The Uvarovs had the first five-hundred-ruble note that I came across. It was larger than the one-hundred, with the swirly writing this time in piercing fuchsia pink—really the prettiest banknote I have seen. I dropped in to visit them just after they’d withdrawn their savings from the bank.
“Come in, come in,” Mrs. Uvarov said kindly, as always. “You look dreadful. Have something to eat with us, come along.”
I ate a bowl of soup while they planned how best to spend the money. About this time, I remember hearing a calculation on the radio: if you bought a ton of steel in Russia, sold it for foreign currency, and then spent that foreign currency on Russian steel; if this were possible, and you repeated the operation just eight times, you could buy the entire Russian steel industry.
This was a hypothetical exercise, of course, but all the same, millions were being made that year. Everyone had something that he or she was trying to sell abroad, and in the Uvarovs’ case it was an enormous petrified log. I don’t know how they had come by such a thing, but they were confident there was a living to be made from it. They were writing letters, telephoning, spending every evening driving about all over the place to talk to people about the log.
It’s a strange thing, considering how lazy everyone knows Russians to be.
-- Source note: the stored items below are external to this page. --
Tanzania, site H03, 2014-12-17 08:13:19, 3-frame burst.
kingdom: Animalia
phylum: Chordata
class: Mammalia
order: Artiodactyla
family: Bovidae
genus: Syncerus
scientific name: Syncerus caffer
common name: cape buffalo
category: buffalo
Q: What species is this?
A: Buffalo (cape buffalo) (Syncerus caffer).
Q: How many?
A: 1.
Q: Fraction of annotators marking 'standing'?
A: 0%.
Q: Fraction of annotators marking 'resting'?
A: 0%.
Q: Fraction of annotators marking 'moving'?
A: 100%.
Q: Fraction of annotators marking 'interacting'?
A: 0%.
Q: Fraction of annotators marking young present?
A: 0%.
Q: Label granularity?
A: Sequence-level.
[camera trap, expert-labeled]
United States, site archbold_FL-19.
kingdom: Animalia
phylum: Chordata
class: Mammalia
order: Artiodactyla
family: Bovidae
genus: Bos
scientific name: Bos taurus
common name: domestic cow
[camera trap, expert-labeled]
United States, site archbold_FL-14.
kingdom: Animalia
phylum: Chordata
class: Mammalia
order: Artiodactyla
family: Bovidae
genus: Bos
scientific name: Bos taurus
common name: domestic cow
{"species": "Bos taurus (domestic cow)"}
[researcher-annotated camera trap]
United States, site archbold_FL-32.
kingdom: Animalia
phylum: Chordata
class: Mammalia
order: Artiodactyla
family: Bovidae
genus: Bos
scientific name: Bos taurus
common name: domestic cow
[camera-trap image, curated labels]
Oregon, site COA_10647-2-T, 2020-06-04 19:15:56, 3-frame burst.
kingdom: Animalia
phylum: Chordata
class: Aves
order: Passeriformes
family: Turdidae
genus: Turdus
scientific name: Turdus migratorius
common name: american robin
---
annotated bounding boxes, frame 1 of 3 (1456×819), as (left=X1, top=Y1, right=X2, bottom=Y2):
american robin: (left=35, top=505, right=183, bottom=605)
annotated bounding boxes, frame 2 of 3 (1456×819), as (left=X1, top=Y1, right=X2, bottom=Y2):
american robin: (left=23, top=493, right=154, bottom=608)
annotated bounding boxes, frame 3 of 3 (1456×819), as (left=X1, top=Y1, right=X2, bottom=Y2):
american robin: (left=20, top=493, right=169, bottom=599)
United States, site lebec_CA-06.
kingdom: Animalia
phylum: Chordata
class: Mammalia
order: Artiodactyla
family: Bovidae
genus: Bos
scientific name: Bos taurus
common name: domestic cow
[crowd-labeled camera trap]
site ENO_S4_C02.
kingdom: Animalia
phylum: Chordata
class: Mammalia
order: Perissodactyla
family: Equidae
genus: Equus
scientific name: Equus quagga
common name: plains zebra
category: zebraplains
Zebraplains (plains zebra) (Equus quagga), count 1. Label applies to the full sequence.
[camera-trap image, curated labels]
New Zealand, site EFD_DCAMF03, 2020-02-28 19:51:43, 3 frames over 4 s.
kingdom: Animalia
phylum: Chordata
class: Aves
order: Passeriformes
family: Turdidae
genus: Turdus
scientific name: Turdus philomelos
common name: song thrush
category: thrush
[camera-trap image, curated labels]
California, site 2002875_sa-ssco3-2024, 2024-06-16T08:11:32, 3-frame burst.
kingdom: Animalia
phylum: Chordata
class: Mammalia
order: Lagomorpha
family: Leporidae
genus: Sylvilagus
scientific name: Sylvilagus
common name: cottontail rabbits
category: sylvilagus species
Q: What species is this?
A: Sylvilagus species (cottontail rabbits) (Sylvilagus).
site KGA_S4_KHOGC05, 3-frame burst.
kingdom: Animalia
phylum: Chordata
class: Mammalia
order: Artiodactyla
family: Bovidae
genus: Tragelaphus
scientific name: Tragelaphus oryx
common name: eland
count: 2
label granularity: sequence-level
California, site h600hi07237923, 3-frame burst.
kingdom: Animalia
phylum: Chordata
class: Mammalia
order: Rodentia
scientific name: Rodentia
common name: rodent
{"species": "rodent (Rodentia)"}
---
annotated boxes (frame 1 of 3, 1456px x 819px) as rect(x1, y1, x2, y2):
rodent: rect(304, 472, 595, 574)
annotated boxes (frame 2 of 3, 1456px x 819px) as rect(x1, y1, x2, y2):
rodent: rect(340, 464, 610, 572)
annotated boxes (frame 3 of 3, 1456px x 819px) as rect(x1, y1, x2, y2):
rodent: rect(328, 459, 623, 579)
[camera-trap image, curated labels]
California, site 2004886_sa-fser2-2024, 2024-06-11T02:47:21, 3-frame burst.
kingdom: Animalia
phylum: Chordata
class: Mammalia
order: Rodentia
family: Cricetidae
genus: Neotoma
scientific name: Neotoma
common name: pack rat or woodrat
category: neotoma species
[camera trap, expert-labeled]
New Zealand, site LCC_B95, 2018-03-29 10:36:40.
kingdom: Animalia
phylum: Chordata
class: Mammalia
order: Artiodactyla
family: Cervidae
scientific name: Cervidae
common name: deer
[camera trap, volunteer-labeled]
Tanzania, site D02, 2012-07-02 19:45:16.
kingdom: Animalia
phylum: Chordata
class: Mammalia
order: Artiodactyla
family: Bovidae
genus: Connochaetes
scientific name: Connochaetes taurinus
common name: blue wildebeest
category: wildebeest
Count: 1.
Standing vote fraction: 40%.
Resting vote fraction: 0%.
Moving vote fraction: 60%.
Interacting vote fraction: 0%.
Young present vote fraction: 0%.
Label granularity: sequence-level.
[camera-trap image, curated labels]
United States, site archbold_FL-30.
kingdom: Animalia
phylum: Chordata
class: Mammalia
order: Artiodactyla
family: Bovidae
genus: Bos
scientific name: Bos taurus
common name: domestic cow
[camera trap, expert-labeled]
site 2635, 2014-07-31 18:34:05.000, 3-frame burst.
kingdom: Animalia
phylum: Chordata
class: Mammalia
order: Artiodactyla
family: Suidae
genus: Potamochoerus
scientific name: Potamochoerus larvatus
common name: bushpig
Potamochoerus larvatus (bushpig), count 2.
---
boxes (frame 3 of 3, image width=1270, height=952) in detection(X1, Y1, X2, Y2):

Sloth, which wraps the gentry in their robes and sends the peasant to doze on his stove, has long been recognized as a part of the national character. Yet that winter people took on two or three extra jobs. They became taxi drivers, businessmen, antique dealers, and speculators in currency. In the evenings they arrived home late, having driven twenty miles out of their way to collect a spare part for the Lada which an acquaintance had agreed to exchange for a pair of fur boots. In the mornings they dropped in on a friend who was willing to sell dollars at a slightly lower rate, then picked up a fare and ferried him to the other end of town before arriving at work, again late. Arriving on time at work was a luxury even the most punctual couldn’t afford that winter. And yet they arrived at the office somehow, despite the fact that their salaries shrank each day and often were not paid for three or four months.
And not only did people work hard, they took risks and responded to the market. Everyone became entrepreneurs, gambling their savings on a load of Turkish fruit juice or Polish cigarettes they then tried to sell on. As paychecks were delayed, workers began to accept payment in the goods they produced. Along the big highways the rows of figures sitting quietly beside identical piles of saucepans (if theirs was a saucepan factory), or buckets, or even garden gnomes became common. How did they survive? Mr. Uvarov laughed when I asked him.